Comment 3 Terje Bless 2004-09-01 16:46:08 UTC
Retarget for 1.0. Won't make the cut for 0.7.
Comment 4 Sam Minnee 2005-03-11 04:15:43 UTC
The following page sets Content-type to application/xml, and uses a custom DTD,
but still doesn't validate.

An alternative validator succeeds in validating it:;xml=yes
Comment 5 Sam Minnee 2005-03-11 04:19:56 UTC
It doesn't work with text/xml either :P
Comment 6 Olivier Thereaux 2006-08-30 02:50:41 UTC
This looks very similar to the problem described in Bug #1500, where it is argued that the sgml/xml mode switch should be based on content-type, before pre-parsing, and not based on pre-parsing and detection of a known (or unknown in this case) doctype.
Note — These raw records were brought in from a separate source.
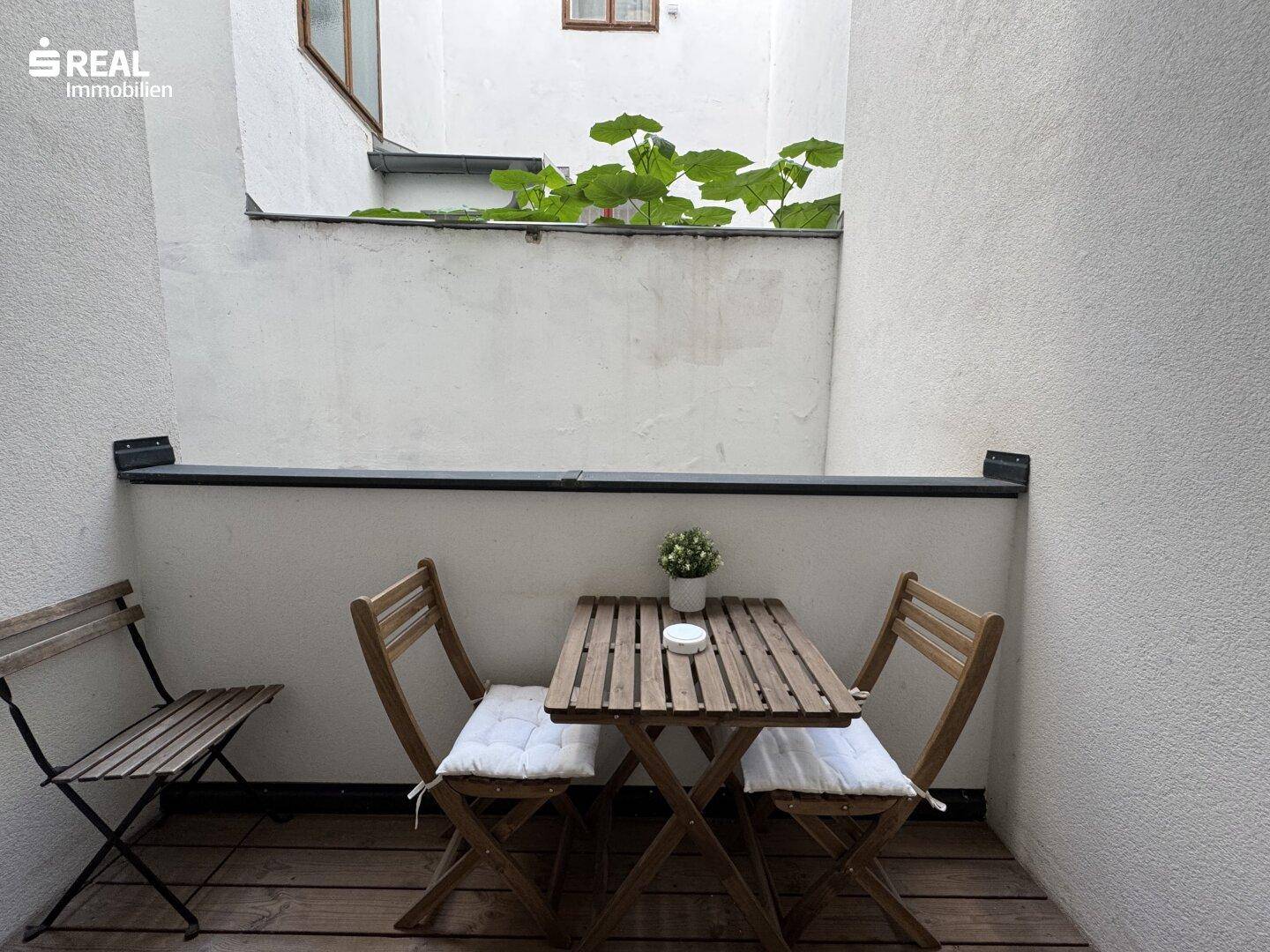 Kleine, private Terrasse mit Holzboden und Sitzgelegenheiten, umgeben von hohen Wänden.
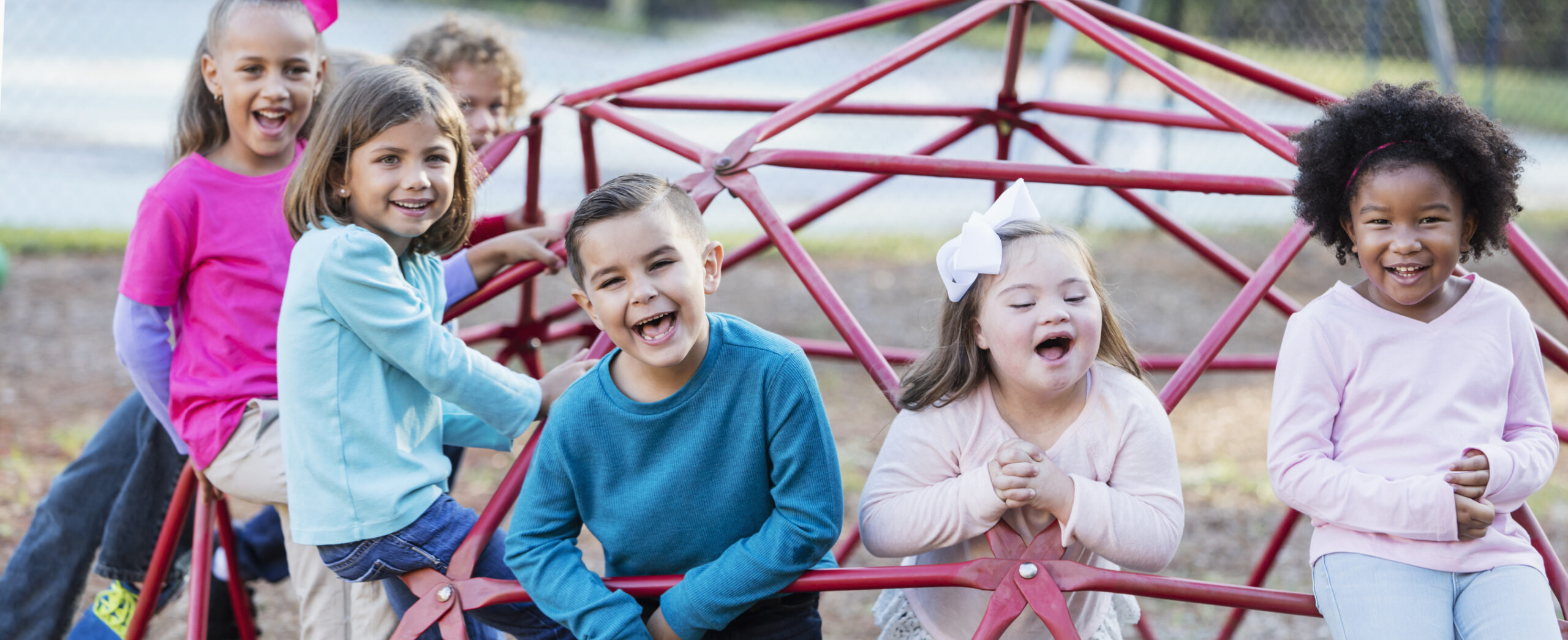 Children playing on playground monkey bars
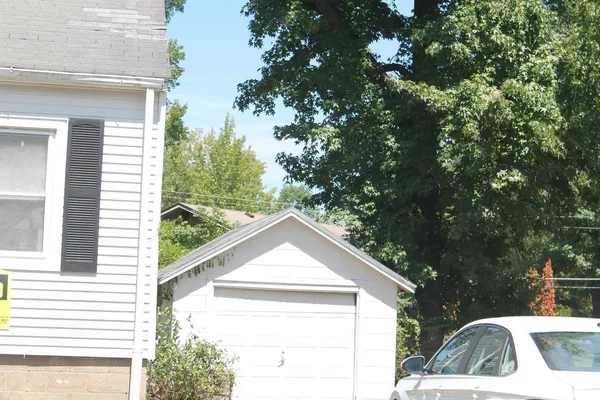 a view of house with a tree in front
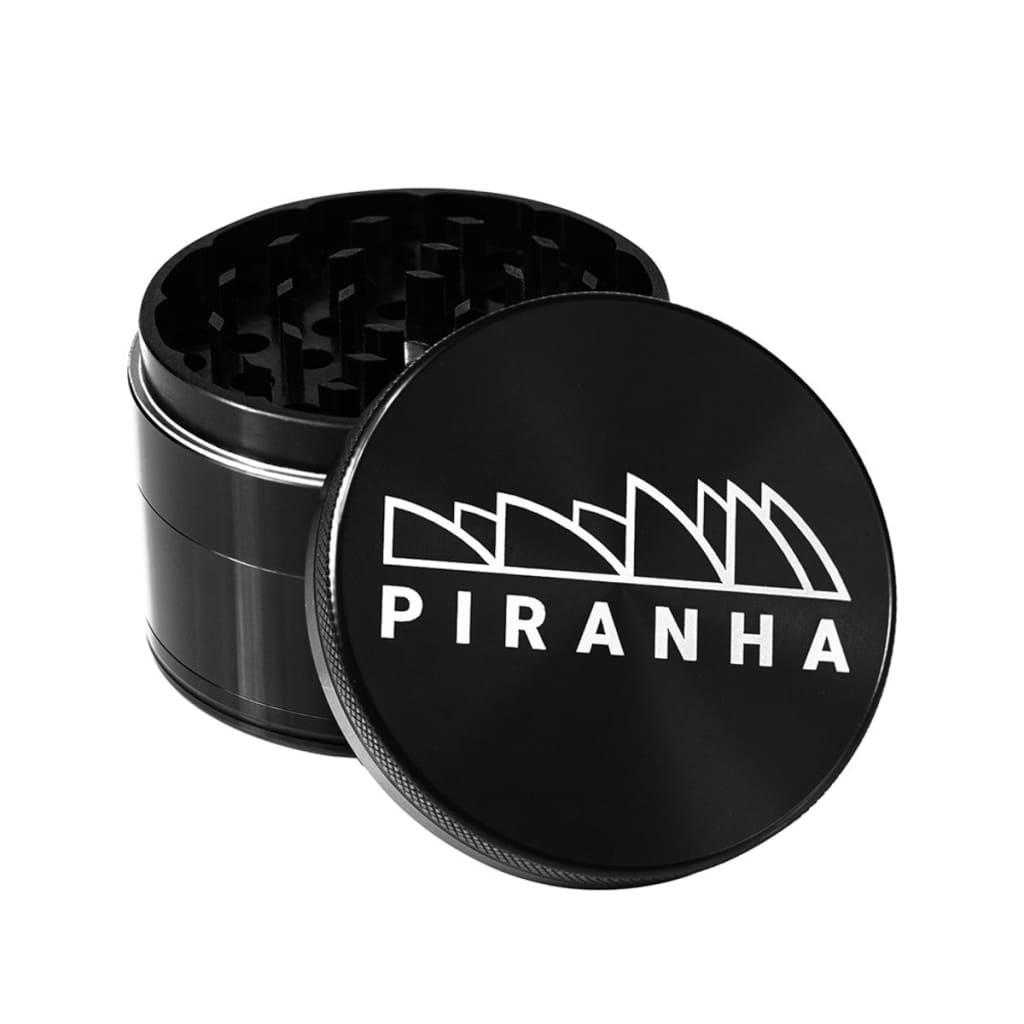 Black Piranha aluminum grinder with razor sharp teeth and strong magnetic lid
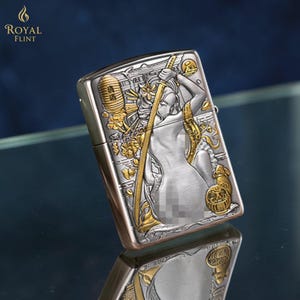 May include: Silver and gold-toned metal lighter with an engraved design. The design features a woman with a sword, floral elements, and a lantern. The lighter has the words "ROYAL FLINT" and a flame logo.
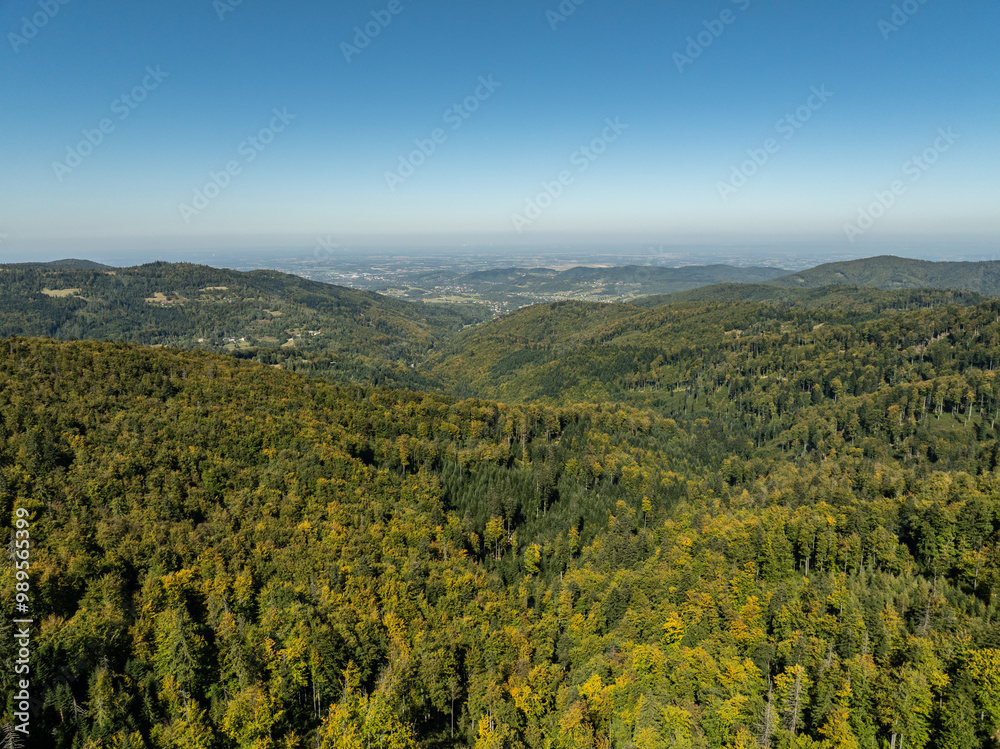 Fototapeta premium Beskid Maly aerial panorama of potrojna hill and czarny gron.Little Beskids mountain range in summer.Aerial drone view of Rzyki Village in Beskid Maly Poland.Czarny gron ski resort in Rzyki.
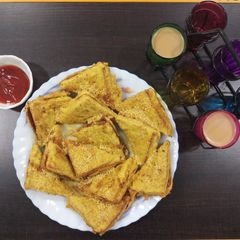 A picture of Cutting chai & bread pakoda with left over sabji.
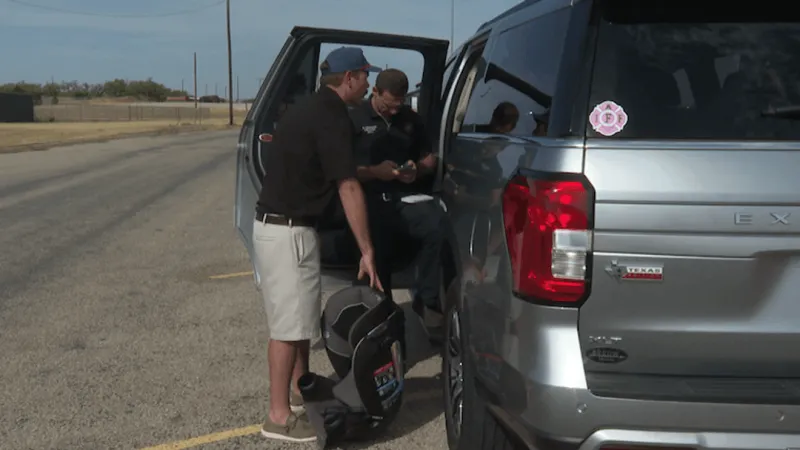 Families receive free car seat safety checks at community event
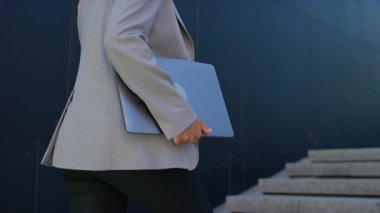 Üst katta elinde laptop olan spor ceketli profesyonel bir kadının fotoğrafı. İlerleme ve kararlılığı simgeliyor..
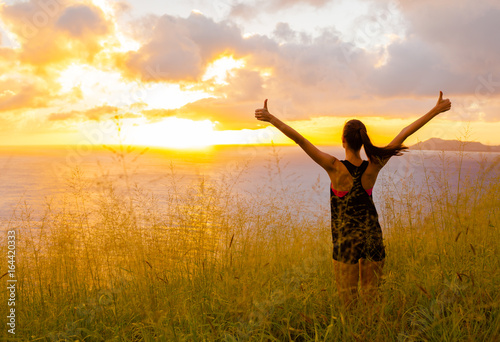 People wining concept. Fit female looking at the sunset with her arms up in the air celebrating 
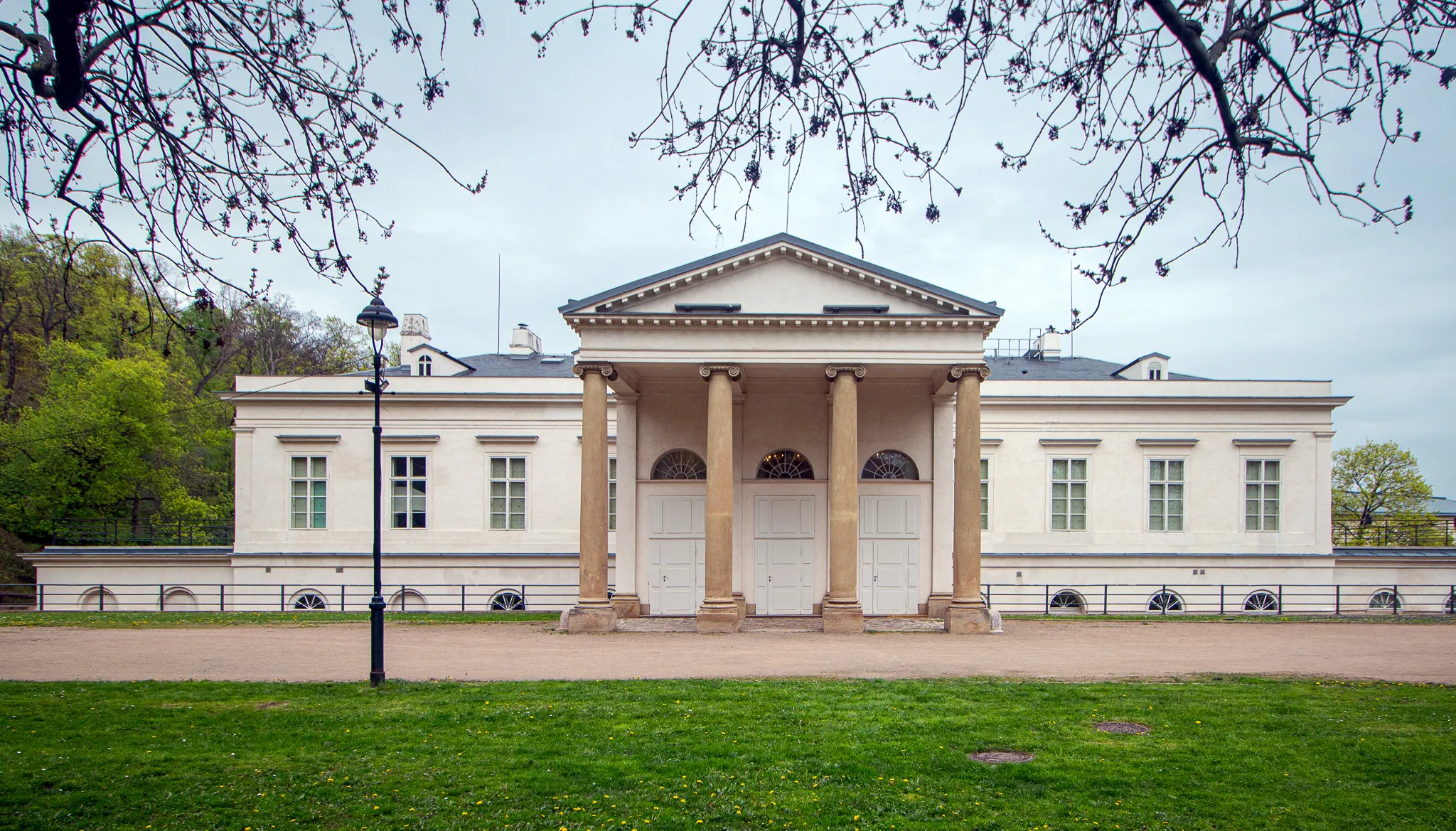 Edificio clásico blanco con columnas y un frontón triangular, rodeado de césped verde y árboles
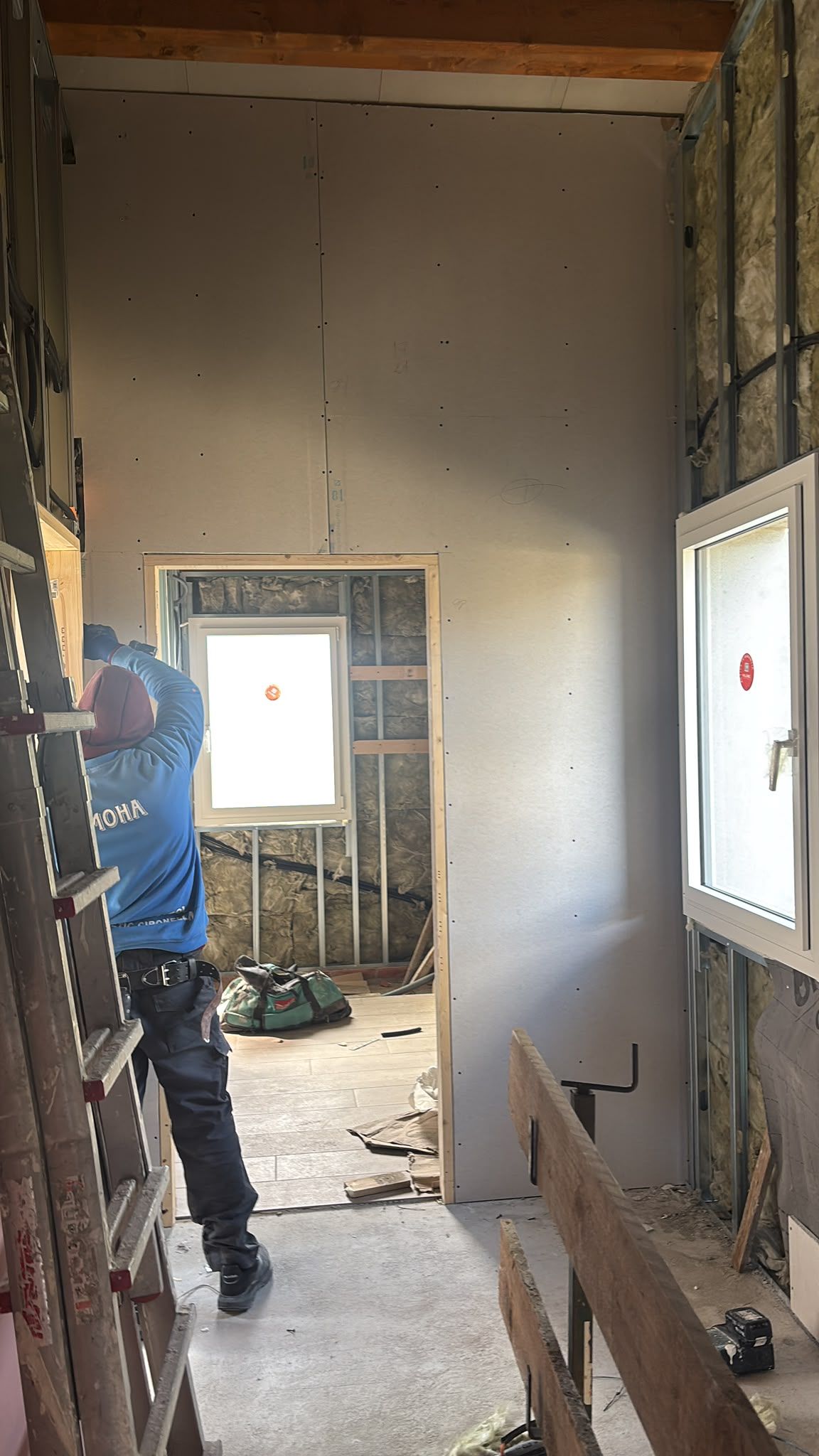 Pasillo parcialmente renovado con vigas a la vista, paneles de yeso, un trabajador y ventanas luminosas a ambos lados.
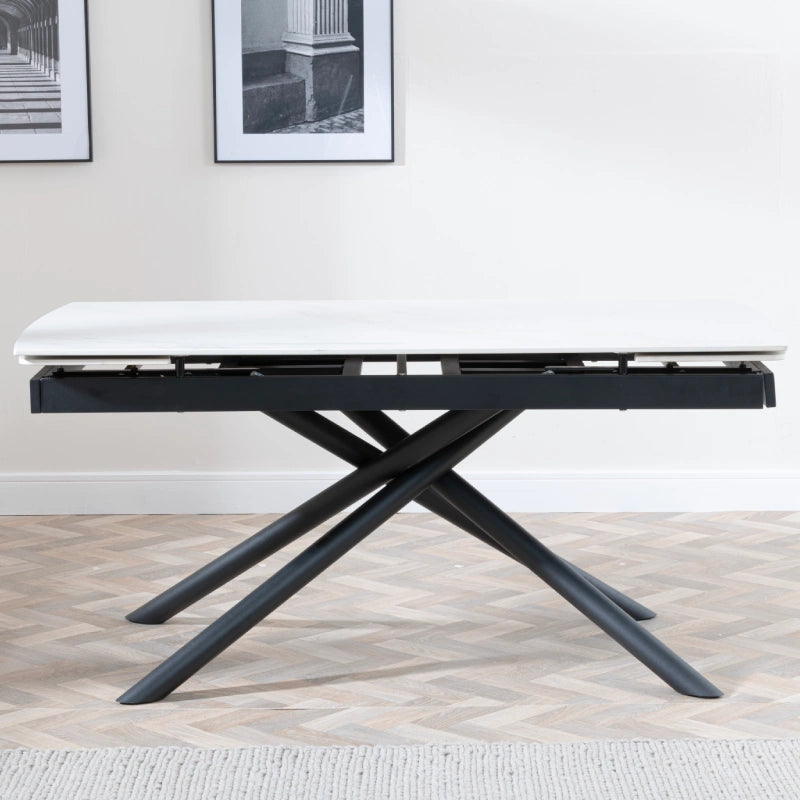 white cross legged dining table
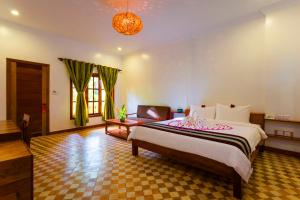 Postel nebo postele na pokoji v ubytování Le Jardin d'Angkor Hotel & Resort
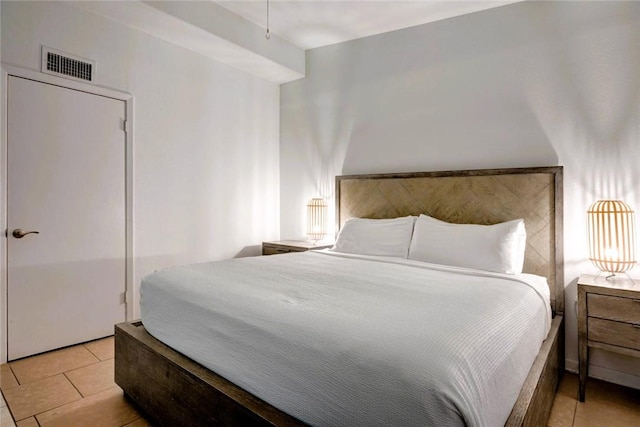 bedroom featuring light tile patterned floors and visible vents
Setting dependency accordingly.
Comment 7 Olivier Thereaux 2007-03-16 06:57:20 UTC
There were some problems in the logic of the parse mode detection, which indeed did not properly take into account the media type in choosing a parse mode for documents with unknown document types (including custom DTDs). 

Fixed now in CVS:
Comment 8 Olivier Thereaux 2007-03-16 12:55:15 UTC
rewriting the parse mode selection routine entirely fixes this.
has the CVS diff for the refactoring.

The logic goes:
* if neither content type nor doctype are helpful, 
  => throw warning, use SGML as fallback
* in case of an unknown doctype but useful mime type 
  (generally, XML mime type)
  => follow the mime type
* in case of an ambiguous mime type (text/html) but well-known doctype
  (any HTML served as text/html...)
  => follow the doctype 
* if neither are ambiguous, but they collide
  => throw warning, follow the mime type

This was tested with the documents in the catalogue, documents outside the catalogue (custom DTDs), document served with the wrong mime type (XHTML 1.1 as text/html, html 4.01 as application/xhtml+xml etc.) successfully, see:

Considering this fixed. If reopening, please provide clear test cases, thank you.